LESETEXT
- - - -
Leroy42 hat gesagt.:
			
		

> Ich muß ein Java-Programm nach C übersetzen (genauer Assembler).


Wenn du das Programm in Assembler brauchst, warum fragst du dann nach C Code? Oder willst du etwa den Assembler Code weiterverwenden den der C Compiler generiert?



			
				Leroy42 hat gesagt.:
			
		

> Gibt's für (ANSI) C auch sowas ähnliches wie die Java API oder die JLS wo ich
> derlei Fragen selbst heraussuchen kann?


Nein - zumindest nichts vergleichbares. Auch ist es in C nicht üblich "JavaDoc" Kommentare und Tools zu verwenden. Ein kostenloses und sehr gutes Buch zu C findest du aber online auf http://www.pronix.de.
- - - -
DATENSATZ
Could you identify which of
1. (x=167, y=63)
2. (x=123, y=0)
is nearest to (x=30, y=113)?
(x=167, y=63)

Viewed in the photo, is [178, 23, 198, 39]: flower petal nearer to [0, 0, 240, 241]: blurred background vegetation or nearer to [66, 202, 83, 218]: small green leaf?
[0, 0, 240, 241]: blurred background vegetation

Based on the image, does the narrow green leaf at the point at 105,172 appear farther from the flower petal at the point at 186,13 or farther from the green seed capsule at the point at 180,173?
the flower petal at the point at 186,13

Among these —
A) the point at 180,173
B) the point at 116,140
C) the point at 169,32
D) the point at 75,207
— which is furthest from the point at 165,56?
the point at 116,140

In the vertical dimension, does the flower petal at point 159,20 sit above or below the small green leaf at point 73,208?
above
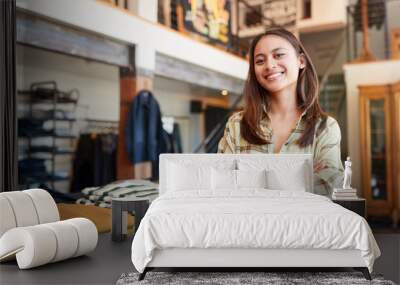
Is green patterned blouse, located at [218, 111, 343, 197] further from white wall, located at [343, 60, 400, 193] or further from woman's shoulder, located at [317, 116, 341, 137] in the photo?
white wall, located at [343, 60, 400, 193]

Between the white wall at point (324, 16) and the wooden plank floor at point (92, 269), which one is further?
the white wall at point (324, 16)

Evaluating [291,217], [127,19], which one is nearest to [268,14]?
[127,19]

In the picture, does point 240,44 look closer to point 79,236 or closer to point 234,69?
point 234,69

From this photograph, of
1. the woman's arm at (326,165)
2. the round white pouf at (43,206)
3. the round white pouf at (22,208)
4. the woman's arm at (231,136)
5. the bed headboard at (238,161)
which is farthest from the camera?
the woman's arm at (231,136)

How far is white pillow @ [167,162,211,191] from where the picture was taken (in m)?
4.01

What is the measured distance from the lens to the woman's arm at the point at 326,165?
4516mm

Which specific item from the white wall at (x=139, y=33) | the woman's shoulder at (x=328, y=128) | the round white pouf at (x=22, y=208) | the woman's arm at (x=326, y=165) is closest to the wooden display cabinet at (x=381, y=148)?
the woman's shoulder at (x=328, y=128)

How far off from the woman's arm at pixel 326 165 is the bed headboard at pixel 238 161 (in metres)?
0.21

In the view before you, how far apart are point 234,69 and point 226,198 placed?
258 cm

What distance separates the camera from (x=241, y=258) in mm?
2861

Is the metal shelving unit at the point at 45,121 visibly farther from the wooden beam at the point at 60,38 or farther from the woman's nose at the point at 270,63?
the woman's nose at the point at 270,63

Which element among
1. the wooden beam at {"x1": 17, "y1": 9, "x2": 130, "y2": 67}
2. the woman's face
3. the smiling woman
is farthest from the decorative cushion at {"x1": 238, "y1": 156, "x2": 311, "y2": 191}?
the wooden beam at {"x1": 17, "y1": 9, "x2": 130, "y2": 67}

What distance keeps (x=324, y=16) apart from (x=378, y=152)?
166 centimetres

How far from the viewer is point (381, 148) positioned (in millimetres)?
5375
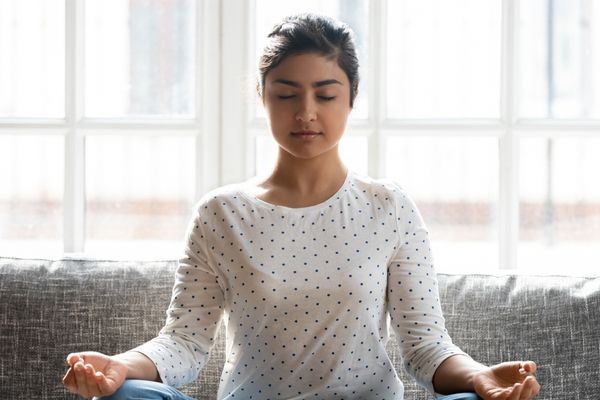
- - - -
AUFGABENLISTE
1. Wo findet man laut dem Forumsbeitrag zu Java und C ein kostenloses und sehr gutes Buch zu C?
2. Greif den Forumsbeitrag zu Java und C nach seinem letzten Satz wieder auf und führe ihn fort.
Die Auflistung steht in keinem Zusammenhang mit dem Forumsbeitrag zu Java und C.

ANTWORTEN JE AUFGABE
1. Online auf http://www.pronix.de.

2.
Eine Referenz der GNU libc findet sich auf http://www.gnu.org/software/libc/manual/.



			
				Leroy42 hat gesagt.:
			
		

> _if (value == NAN)_ mit inkludieren einer entsprechenden Header-Datei?
> Exceptions werden in C ja nicht geworfen.
> 
> Oder schlägt hier wieder die Variable _errno_ zu


Nun ja - Exceptions gibt es auch in C...
in C wird ein Argumentfehler (domain error) entweder in erno angezeigt - d.h. erno wird auf EDOM gesetzt (definiert in errno.h) oder aber durch eine Fließkomma-Ausnahme. Das Verhalten steuert math_errhandling. Ist es auf MATH_ERRNO gesetzt, dann wird erno zum anzeigen des Fehlers genutzt, enthält sie MATH_ERREXCEPT wird eine Fließkomma-Ausnahme ausgelöst.

C99 definiert zudem das Funktions-Makros isnan() und das Makro NAN (in math.h). Möchtest du diese nutzen musst du darauf achten dem Compiler auch mitzuteilen das du den C99 Standard nutzen möchtest (beim gcc mit -std=c99).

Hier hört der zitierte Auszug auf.